_QUOTED TEXT:_
+1 with the practical proposal.
To me, the major concern is that the code base becomes complicated, while
the PostgreSQL dialect has very limited features. I tried introducing one
big flag `spark.sql.dialect` and isolating related code in #25697
<https://github.com/apache/spark/pull/25697>, but it seems hard to be clean.
Furthermore, the PostgreSQL dialect configuration overlaps with the ANSI
mode, which can be confusing sometimes.

Gengliang

On Tue, Nov 26, 2019 at 8:57 AM Xiao Li <lix...@databricks.com> wrote:

> +1
>
>
>> One particular negative effect has been that new postgresql tests add
>> well over an hour to tests,
>
>
> Adding postgresql tests is for improving the test coverage of Spark SQL.
> We should continue to do this by importing more test cases. The quality of
> Spark highly depends on the test coverage. We can further paralyze the test
> execution to reduce the test time.
>
> Migrating PostgreSQL workloads to Spark SQL
>
>
> This should not be our current focus. In the near future, it is impossible
> to be fully compatible with PostgreSQL. We should focus on adding features
> that are useful to Spark community. PostgreSQL is a good reference, but we
> do not need to blindly follow it. We already closed multiple related JIRAs
> that try to add some PostgreSQL features that are not commonly used.
>
> Cheers,
>
> Xiao
>
>
> On Tue, Nov 26, 2019 at 8:30 AM Maciej Szymkiewicz <mszymkiew...@gmail.com>
> wrote:
>
>> I think it is important to distinguish between two different concepts:
>>
>>    - Adherence to standards and their well established implementations.
>>    - Enabling migrations from some product X to Spark.
>>
>> While these two problems are related, there are independent and one can
>> be achieved without the other.
>>
>>    - The former approach doesn't imply that all features of SQL standard
>>    (or its specific implementation) are provided. It is sufficient that
>>    commonly used features that are implemented, are standard compliant.

_ENTRIES SUPPLIED:_
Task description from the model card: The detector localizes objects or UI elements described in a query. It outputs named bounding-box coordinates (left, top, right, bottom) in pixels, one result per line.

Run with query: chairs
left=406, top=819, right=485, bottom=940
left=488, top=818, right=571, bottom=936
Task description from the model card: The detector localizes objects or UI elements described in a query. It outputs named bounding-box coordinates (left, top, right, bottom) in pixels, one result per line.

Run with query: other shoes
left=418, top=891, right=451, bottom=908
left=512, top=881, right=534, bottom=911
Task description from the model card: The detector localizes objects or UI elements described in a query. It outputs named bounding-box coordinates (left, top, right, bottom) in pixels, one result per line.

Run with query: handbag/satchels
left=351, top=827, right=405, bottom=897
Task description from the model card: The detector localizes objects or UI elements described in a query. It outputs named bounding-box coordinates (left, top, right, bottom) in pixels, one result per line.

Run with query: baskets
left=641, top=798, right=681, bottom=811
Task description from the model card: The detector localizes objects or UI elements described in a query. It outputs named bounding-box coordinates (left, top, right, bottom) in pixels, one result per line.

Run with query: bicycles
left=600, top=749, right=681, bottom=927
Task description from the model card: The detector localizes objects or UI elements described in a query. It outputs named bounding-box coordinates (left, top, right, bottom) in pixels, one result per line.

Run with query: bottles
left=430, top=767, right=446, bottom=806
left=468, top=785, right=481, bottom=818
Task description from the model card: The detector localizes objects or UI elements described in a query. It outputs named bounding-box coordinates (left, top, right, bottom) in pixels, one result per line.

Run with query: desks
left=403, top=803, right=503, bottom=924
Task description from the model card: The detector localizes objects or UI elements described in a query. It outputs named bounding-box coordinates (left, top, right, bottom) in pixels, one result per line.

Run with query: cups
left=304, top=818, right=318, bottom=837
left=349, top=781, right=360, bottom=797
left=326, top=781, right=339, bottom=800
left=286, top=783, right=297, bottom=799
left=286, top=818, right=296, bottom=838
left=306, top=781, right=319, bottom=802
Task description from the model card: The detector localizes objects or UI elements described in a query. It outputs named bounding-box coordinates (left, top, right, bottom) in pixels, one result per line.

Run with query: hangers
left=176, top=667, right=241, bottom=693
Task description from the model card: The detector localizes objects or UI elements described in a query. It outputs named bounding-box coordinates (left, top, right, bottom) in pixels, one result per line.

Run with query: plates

_WORK TO COMPLETE:_
1. List every person named in the email thread about the Spark PostgreSQL dialect.
2. Write the next part of the email thread about the Spark PostgreSQL dialect, starting after its last sentence.

_EXERCISE ANSWERS:_
1. Gengliang, Xiao Li, Maciej Szymkiewicz

2.
>>    Therefore if end user applies some well known pattern, thing will work as
>>    expected. I
>>
>>    In my personal opinion that's something that is worth the required
>>    development resources, and in general should happen within the project.
>>
>>
>>    - The latter one is more complicated. First of all the premise that
>>    one can "migrate PostgreSQL workloads to Spark" seems to be flawed. While
>>    both Spark and PostgreSQL evolve, and probably have more in common today,
>>    than a few years ago, they're not even close enough to pretend that one 
>> can
>>    be replacement for the other. In contrast, existing compatibility layers
>>    between major vendors make sense, because feature disparity (at least
>>    when it comes to core functionality) is usually minimal. And that doesn't
>>    even touch the problem that PostgreSQL provides extensively used extension
>>    points that enable broad and evolving ecosystem (what should we do about
>>    continuous queries? Should Structured Streaming provide some compatibility
>>    layer as well?).
>>
>>    More realistically Spark could provide a compatibility layer with
>>    some analytical tools that itself provide some PostgreSQL compatibility,
>>    but these are not always fully compatible with upstream PostgreSQL, nor
>>    necessarily follow the latest PostgreSQL development.
>>
>>    Furthermore compatibility layer can be, within certain limits (i.e.
>>    availability of required primitives), maintained as a separate project,
>>    without putting more strain on existing resources. Effectively what we 
>> care
>>    about here is if we can translate certain SQL string into logical or
>>    physical plan.
>>
>>
>> On 11/26/19 3:26 PM, Wenchen Fan wrote:
>>
>> Hi all,
>>
>> Recently we start an effort to achieve feature parity between Spark and
>> PostgreSQL: https://issues.apache.org/jira/browse/SPARK-27764
>>
>> This goes very well. We've added many missing features(parser rules,
>> built-in functions, etc.) to Spark, and also corrected several
>> inappropriate behaviors of Spark to follow SQL standard and PostgreSQL.
>> Many thanks to all the people that contribute to it!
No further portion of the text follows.